Wallace wrote up this theory in a series of letters that he mailed to Darwin in England. The rest is well-recorded history.
Darwin has since become a byword – Darwinism – for evolutionary theory. But Wallace has not gone unsung, even though he often departed from Darwin on some of the details of evolutionary processes (and Darwin was usually proven right).
But Wallace was, in his later years, lavished with awards and national honours, including the British Order of Merit.
In addition, his book, The Malay Archipelago, in which he recounts his eight years in the region and published in 1869, remains an “amazing book”, part adventure story, part scientific exploration, and peppered with profound insights, said Attenborough.
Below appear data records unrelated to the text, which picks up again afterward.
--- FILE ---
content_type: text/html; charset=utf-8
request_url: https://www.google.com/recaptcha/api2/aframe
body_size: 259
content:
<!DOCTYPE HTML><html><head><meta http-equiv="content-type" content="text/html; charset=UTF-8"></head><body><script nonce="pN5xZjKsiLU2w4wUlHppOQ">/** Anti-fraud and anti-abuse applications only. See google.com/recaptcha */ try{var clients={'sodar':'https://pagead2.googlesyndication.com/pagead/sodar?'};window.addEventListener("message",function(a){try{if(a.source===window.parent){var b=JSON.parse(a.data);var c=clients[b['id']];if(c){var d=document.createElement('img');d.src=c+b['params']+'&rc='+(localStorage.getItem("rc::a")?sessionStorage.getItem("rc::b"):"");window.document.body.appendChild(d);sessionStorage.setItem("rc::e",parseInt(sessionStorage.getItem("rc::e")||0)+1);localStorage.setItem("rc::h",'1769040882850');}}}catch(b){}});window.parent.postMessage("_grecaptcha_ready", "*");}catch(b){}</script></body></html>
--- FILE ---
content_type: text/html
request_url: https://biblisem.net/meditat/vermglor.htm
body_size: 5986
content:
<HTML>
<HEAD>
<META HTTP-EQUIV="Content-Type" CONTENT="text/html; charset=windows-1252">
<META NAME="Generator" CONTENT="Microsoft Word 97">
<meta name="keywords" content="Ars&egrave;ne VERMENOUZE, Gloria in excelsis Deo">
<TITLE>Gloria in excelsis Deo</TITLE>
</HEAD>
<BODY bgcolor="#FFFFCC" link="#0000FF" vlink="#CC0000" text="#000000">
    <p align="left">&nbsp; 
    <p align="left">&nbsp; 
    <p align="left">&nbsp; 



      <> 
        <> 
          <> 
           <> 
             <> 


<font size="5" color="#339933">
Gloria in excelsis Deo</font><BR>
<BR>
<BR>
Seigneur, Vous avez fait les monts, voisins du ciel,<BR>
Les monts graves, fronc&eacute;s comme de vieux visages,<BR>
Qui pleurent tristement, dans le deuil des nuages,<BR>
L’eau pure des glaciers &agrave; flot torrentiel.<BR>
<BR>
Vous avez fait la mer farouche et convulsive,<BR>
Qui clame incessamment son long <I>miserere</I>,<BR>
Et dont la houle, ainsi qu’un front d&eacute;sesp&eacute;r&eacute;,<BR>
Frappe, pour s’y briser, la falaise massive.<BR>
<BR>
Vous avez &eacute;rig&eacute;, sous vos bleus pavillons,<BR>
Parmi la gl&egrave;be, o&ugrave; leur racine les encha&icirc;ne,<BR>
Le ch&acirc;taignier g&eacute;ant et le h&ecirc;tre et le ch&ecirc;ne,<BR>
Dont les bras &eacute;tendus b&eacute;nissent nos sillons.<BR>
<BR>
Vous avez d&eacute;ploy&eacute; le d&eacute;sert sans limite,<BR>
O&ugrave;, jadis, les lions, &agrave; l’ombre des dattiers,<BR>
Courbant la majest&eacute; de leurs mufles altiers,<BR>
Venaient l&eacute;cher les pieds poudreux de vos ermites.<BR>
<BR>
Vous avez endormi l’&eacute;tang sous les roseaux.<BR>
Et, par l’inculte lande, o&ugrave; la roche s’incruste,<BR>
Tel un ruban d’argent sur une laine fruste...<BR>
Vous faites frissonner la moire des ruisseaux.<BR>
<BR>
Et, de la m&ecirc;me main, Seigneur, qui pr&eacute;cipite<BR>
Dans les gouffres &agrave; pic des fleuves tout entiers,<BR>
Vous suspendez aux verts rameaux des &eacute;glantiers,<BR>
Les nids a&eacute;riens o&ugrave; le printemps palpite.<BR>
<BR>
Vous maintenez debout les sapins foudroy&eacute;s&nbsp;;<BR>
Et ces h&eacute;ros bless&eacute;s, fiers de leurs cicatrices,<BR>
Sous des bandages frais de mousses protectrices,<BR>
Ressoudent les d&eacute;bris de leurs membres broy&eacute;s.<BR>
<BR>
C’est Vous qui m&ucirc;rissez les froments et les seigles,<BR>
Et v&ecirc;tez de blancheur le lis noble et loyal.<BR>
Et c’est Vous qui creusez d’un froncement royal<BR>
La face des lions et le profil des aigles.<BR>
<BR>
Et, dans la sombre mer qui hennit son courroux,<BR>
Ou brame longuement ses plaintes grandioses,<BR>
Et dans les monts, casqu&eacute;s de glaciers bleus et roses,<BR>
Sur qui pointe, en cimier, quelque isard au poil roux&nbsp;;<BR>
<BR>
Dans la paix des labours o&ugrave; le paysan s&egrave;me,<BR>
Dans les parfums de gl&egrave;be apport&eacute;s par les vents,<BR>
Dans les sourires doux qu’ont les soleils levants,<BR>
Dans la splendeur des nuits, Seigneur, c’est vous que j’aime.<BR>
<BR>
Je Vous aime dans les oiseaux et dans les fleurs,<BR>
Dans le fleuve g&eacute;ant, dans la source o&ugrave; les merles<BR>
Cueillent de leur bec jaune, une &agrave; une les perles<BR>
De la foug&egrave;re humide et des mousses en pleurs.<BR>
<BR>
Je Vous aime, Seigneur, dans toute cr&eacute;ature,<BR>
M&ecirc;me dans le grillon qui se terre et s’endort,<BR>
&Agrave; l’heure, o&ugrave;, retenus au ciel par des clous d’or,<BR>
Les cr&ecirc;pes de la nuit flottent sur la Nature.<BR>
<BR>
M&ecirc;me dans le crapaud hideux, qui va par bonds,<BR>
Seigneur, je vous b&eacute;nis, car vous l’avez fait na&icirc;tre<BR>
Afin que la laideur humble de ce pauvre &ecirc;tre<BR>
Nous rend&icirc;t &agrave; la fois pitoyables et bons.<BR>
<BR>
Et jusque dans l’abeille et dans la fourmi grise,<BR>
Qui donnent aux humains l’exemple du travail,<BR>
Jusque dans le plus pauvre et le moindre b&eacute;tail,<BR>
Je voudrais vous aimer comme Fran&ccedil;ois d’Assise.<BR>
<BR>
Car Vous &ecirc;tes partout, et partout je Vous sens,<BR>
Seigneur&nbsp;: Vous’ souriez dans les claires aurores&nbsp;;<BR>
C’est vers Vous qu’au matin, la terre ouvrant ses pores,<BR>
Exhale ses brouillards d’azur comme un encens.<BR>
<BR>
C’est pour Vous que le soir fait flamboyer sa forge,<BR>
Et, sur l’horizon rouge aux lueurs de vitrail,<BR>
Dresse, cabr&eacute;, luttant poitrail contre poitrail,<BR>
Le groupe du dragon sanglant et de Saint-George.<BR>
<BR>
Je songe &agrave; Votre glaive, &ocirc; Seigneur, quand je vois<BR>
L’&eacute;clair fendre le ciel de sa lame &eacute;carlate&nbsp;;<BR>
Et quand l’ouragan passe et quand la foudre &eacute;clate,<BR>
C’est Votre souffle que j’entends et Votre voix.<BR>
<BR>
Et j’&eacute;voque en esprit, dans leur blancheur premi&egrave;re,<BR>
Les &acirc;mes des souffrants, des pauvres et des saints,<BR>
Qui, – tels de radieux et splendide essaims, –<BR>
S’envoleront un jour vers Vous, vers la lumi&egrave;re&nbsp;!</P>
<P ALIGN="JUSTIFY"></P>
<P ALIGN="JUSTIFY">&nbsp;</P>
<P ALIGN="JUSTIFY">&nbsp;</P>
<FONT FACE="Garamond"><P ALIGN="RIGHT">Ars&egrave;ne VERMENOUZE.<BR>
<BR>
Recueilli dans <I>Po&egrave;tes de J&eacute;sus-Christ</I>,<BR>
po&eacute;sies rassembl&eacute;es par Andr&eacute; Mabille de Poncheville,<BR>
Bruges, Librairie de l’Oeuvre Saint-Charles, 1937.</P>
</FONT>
Attenborough ended his lecture with a quote from that book: “It seems sad that on the one hand such exquisite creatures should live out their lives and exhibit their charms only in these wild inhospitable regions. This consideration must surely tell us that all living things were not made for man, many of them have no relation to him, their happiness and enjoyments, their loves and hates, their struggles for existence, their vigorous life and early death, would seem to be immediately related to their own well-being and perpetuation alone.”
The packed and enchanted Baxter Concert Hall, naturally, gave Attenborough a standing ovation. And vice-chancellor, Dr Max Price, noted that having Attenborough here at UCT could be likened to Wallace seeing those birds of paradise for the first time.
Listen to a podcast of the lecture here.
Girl with the bird of paradise tattoo
Sir David Attenborough had the audience eating out of his hand. No more so than when, in a Q&A following his lecture, young British student Hayley Evers-King, doing her PhD in oceanography at UCT, pointed Attenborough to a tattoo of her favourite bird of paradise on her back. Which is his favourite bird of paradise, she asked Attenborough? “It would be very ungallant of me,” he replied, ever the gentleman, “to say anything other than, naturally, yours.” Cue more laughter and rapturous applause.